According to IEI data, Israeli wine and spirits exports grew to $39 million in 2015, a six percent increase compared to the previous year, as new markets opened up.

 

“Traditionally, the Israeli wine export was based on the demand for kosher wine by Jewish communities around the world. However, a recent trend sees Israeli wines gaining international recognition and respect also in countries where the kosher issue is irrelevant,” Yaara Shimoni, the IEI wine and fresh produce manager told Tazpit Press Service (TPS).

 

Such markets include countries like China, Japan and Korea. Shimoni also noted the rise in exports to Asian markets over the past year.

 

“The Japanese market is now our third largest export destination. We are talking about a very discerning palate, the Japanese only seek out ‘super premium’ rated products. We were just notified that our Yarden Chardonnay wine will now be served to Japan Airlines’ first class passengers, for example, ” Anat Levi, CEO of the Golan Heights Winery told TPS.

 

The Golan Heights Winery is Israel’s largest commercial winery, whose wines have won many international awards.

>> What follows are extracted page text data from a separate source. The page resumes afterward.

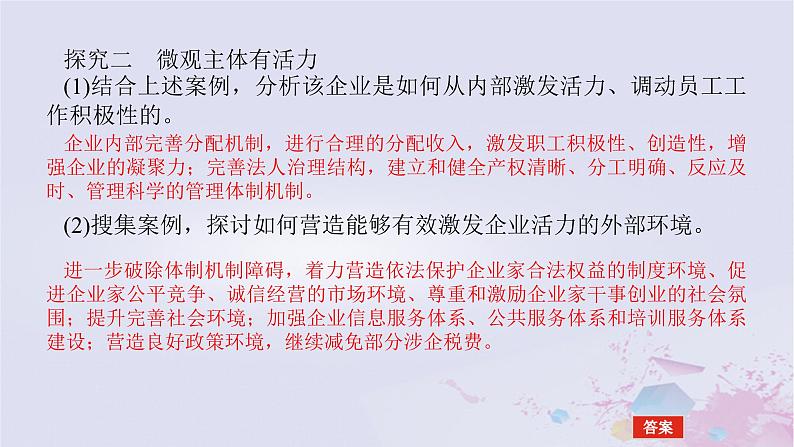 探究二　微观主体有活力

(1)结合上述案例，分析该企业是如何从内部激发活力、调动员工工作积极性的。

企业内部完善分配机制，进行合理的分配收入，激发职工积极性、创造性，增强企业的凝聚力；完善法人治理结构，建立和健全产权清晰、分工明确、反应及时、管理科学的管理体制机制。

(2)搜集案例，探讨如何营造能够有效激发企业活力的外部环境。

进一步破除体制机制障碍，着力营造依法保护企业家合法权益的制度环境、促进企业家公平竞争、诚信经营的市场环境、尊重和激励企业家干事创业的社会氛围；提升完善社会环境；加强企业信息服务体系、公共服务体系和培训服务体系建设；营造良好政策环境，继续减免部分涉企税费。

答案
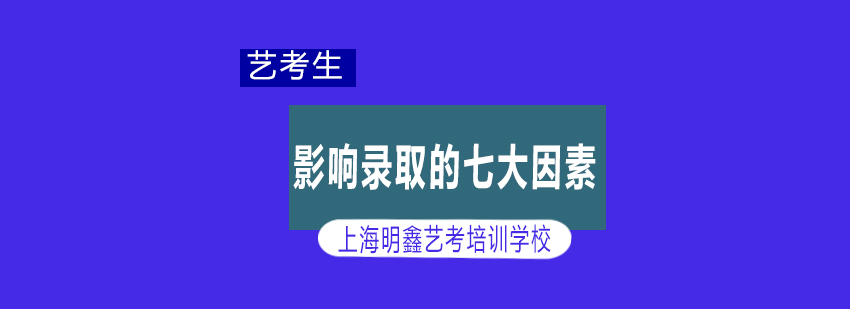 艺考生

影响录取的七大因素

上海明鑫艺考培训学校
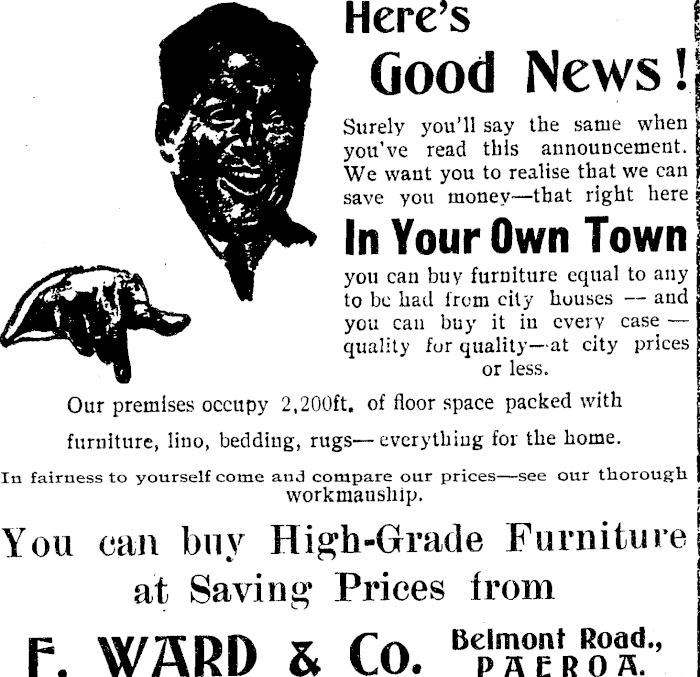 Here's

Good News!

Surely you'll say the same when you've read this announcement. We want you to realise that we can save you money—that right here

In Your Own Town

you can buy furniture equal to any to be had from city houses -- and you can buy it in every case — quality for quality—at city prices or less.

Our premises occupy 2,200ft. of floor space packed with furniture, lino, bedding, rugs—everything for the home.

In fairness to yourself come and compare our prices—see our thorough workmanship.

You can buy High-Grade Furniture at Saving Prices from

F. WARD & Co. Belmont Road., PAEROA.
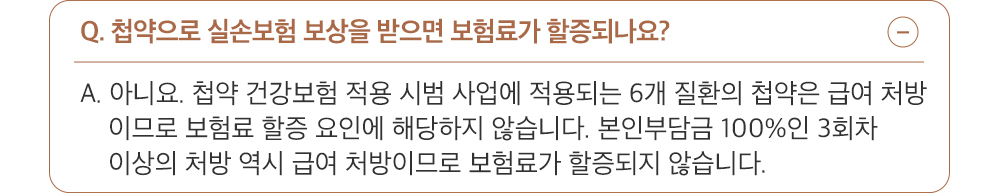 Q. 첩약으로 실손보험 보상을 받으면 보험료가 할증되나요?

−

A. 아니요. 첩약 건강보험 적용 시범 사업에 적용되는 6개 질환의 첩약은 급여 처방이므로 보험료 할증 요인에 해당하지 않습니다. 본인부담금 100%인 3회차 이상의 처방 역시 급여 처방이므로 보험료가 할증되지 않습니다.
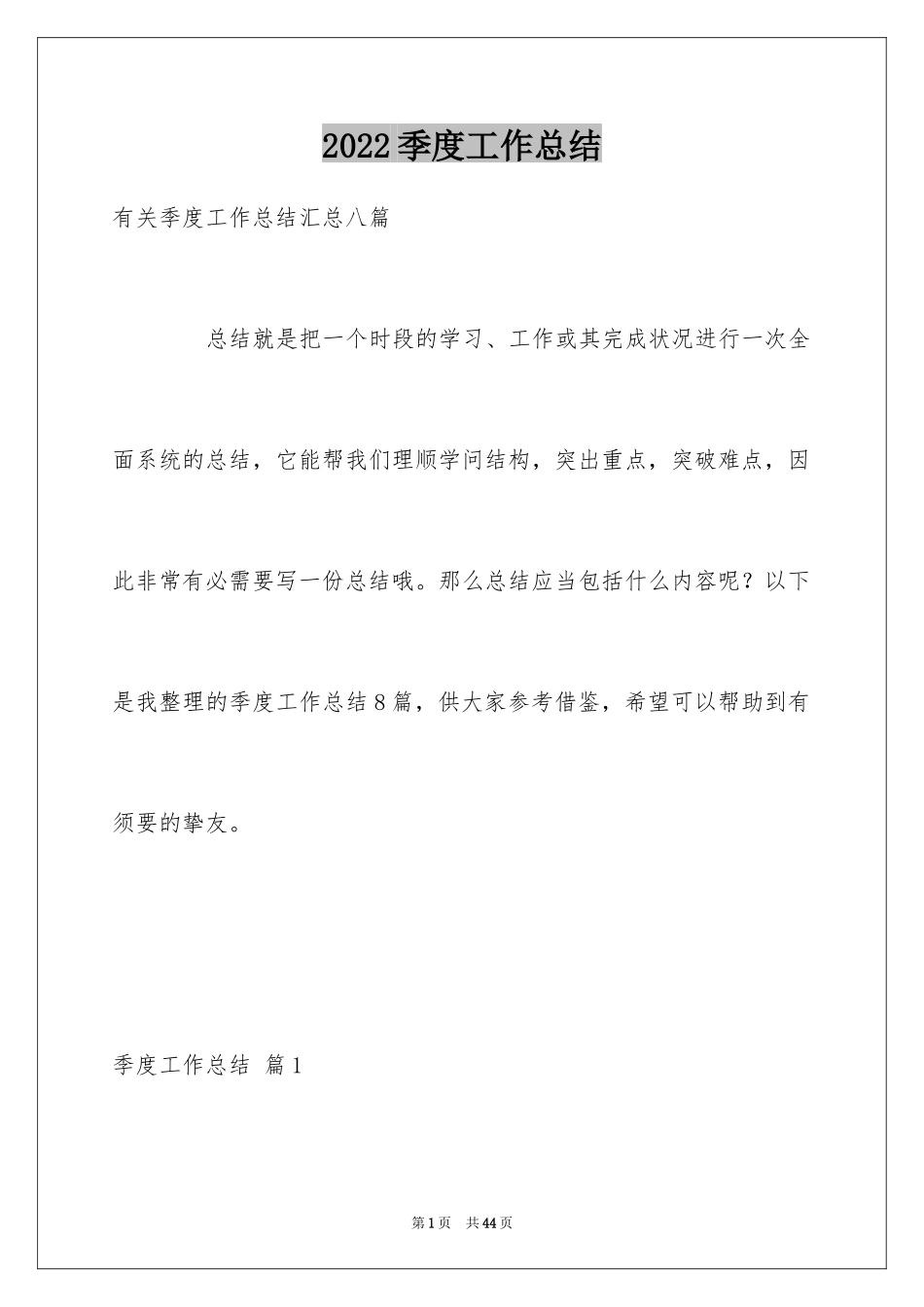 2022季度工作总结

有关季度工作总结汇总八篇

总结就是把一个时段的学习、工作或其完成状况进行一次全面系统的总结，它能帮我们理顺学问结构，突出重点，突破难点，因此非常有必需要写一份总结哦。那么总结应当包括什么内容呢？以下是我整理的季度工作总结8篇，供大家参考借鉴，希望可以帮助到有须要的挚友。

季度工作总结 篇1

第1页 共44页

However, it was not only the well known and large Israeli wineries that impressed Asian wine experts.

 

For example SPHERA, is a small Israeli winery which specializes in white wines and has signed an extensive deal with a large Hong Kong-based client.

 

“Hong Kong is not looking for wines just because they are kosher, they look for great quality and taste, and we are very proud that such a client was so impressed with our product,” Doron Rav Hon, SPHERA’s head winemaker told TPS.

 

“We are a rather small boutique winery; we specialize in one field, but we execute it well. To be noticed and liked by the Hong Kong consumers is a great achievement for us,” said Rav Hon.

 

The Sommelier exhibition in Tel Aviv drew representatives from Japan’s wine and spirits industry as well. Experts from the Niigata based Shirataki Sake Company arrived to experience Israeli spirits and share their Japanese rice wine.

 

According to Daijiro Hosaka, Shirataki’s import and export manager, “Israel was discovered by Japan about one year ago. It’s a very open and diverse industry we find fascinating and impressive.”

 

In addition to interest from the Asian market, representatives of the veteran South American wine industry also visited the Sommelier exhibition and had high praise for Israeli wines.

 

“There are very interesting new but indigenous grapes to discover in Israel. We were especially surprised with the quality of the white wines in Israel,” Martin Duran, a sommelier and wine expert from Chile, told TPS.

 

European markets are also interested in Israeli wines. The Golan Heights Winery counts among its buyers several European nations, including Scandinavian countries. In Sweden, Norway and Finland the government has a monopoly on the sale of alcoholic products.

 

“By now we applied to, and won governmental monopoly bids in Finland, Norway and Denmark. We were constantly surprised by this, since these countries are not the biggest fans of Israel,” explained Anat Levi, CEO of the Golan Heights Winery.

 

While Scandinavian countries are politically known to be in the forefront of the campaign to boycott Israeli goods made in the Golan Heights, Levi revealed to TPS that the extent of her winery’s export to those countries has only expanded in the past four years.

 

“Politics aside, I believe their experts choose the wines solely on the basis of quality and tasting,” concluded Levi.